Item 5.07. Submission of Matters to a Vote of Security Holders
The following proposals were submitted to the stockholders at the Urban One,
Inc. (the "Company") 2022 Annual Meeting of Stockholders held on June 14, 2022
("Annual Stockholders Meeting"):
The election of Terry L. Jones and Brian W. McNeill as Class A directors to
serve until the 2023 annual meeting of stockholders or until their successors
are duly elected and qualified.
The election of Catherine L. Hughes, Alfred C. Liggins, III, B. Doyle Mitchell
and D. Geoffrey Armstrong as directors to serve until the 2023 annual meeting of
stockholders or until their successors are duly elected and qualified.
The ratification of BDO USA LLP as our independent registered public accounting
firm for the fiscal year ending December 31, 2022.
For more information about the foregoing proposals, see our proxy statement
dated April 29, 2022, the relevant portions of which are incorporated herein by
reference. To be elected, each Class A director nominee must receive the
affirmative vote of a plurality of the votes cast by the holders of the Class A
common stock. Each Class B director nominees are elected by the holders of Class
A common stock and Class B common stock voting together as a single class but
each share of Class A common stock is entitled to one vote and each share of
Class B common stock is entitled to ten votes. Members of our board of directors
are elected by a plurality of votes cast. This means that the nominees that
received the most votes cast were elected to the board, even if they did not
receive a majority of votes cast. At the close of business on April 14, 2022,
there were 9,104,916 shares outstanding shares of our Class A common stock and
2,861,843 outstanding shares of our Class B common stock. Accordingly, a total
of 37,723,346 votes could be cast at the meeting. Class C and Class D common
stock were not entitled to vote on any proposal presented at the meeting.
The number of votes cast for and against and the number of abstentions and
non-votes with respect to each matter voted upon are set forth below:
Board of Director Election Results
Votes Non-
Class A Director Nominee Votes For Withheld Votes
Terry L. Jones 697,048 526,236 4,022,726
Brian W. McNeill 731,563 491,721 4,022,726
Class B Director Nominee
Catherine L. Hughes 29,049,939 791,775 4,022,726
Alfred C. Liggins, III 29,052,002 789,712 4,022,726
B. Doyle Mitchell 29,595,757 245,957 4,022,726
D. Geoffrey Armstrong 29,592,938 248,776 4,022,726
The six nominees were elected to the Board of Directors and will serve as
directors until our next annual meeting or until their respective successors are
elected and qualified.
Ratification of BDO USA LLP as Urban One's independent registered public
accounting firm
The results of the voting included 33,761,823 votes for, 57,525 votes against
and 43,154 votes abstained.

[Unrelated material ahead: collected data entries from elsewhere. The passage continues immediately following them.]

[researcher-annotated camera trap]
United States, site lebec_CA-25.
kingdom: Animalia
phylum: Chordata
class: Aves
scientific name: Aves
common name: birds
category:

The appointment was ratified.
ITEM 8.01. Other Information
On June 14, 2022, the Company noted that on June 13, 2022 it announced it had
signed a definitive asset purchase agreement with Emmis Communications to
purchase its Indianapolis Radio Cluster. Under the terms of the agreement, Urban
One will acquire WYXB (B105.7FM), WLHK (97.1FM), WIBC (93.1FM), translators
W228CX and W298BB (The Fan 93.5FM and 107.5FM), and Network Indiana. The Company
noted that the transaction price was $25 million and that the transaction would
be accretive to earnings.
In anticipation of the transaction, the Company will sell its WHHH station along
with the intellectual property related to WNOW to a third party. Both the
acquisition and disposition are subject to Federal Communications Commission
("FCC") approval and other customary closing conditions, anticipated in the
third quarter of 2022. Emmis will continue to operate its stations and Urban One
will continue to operate WHHH until the transaction closes.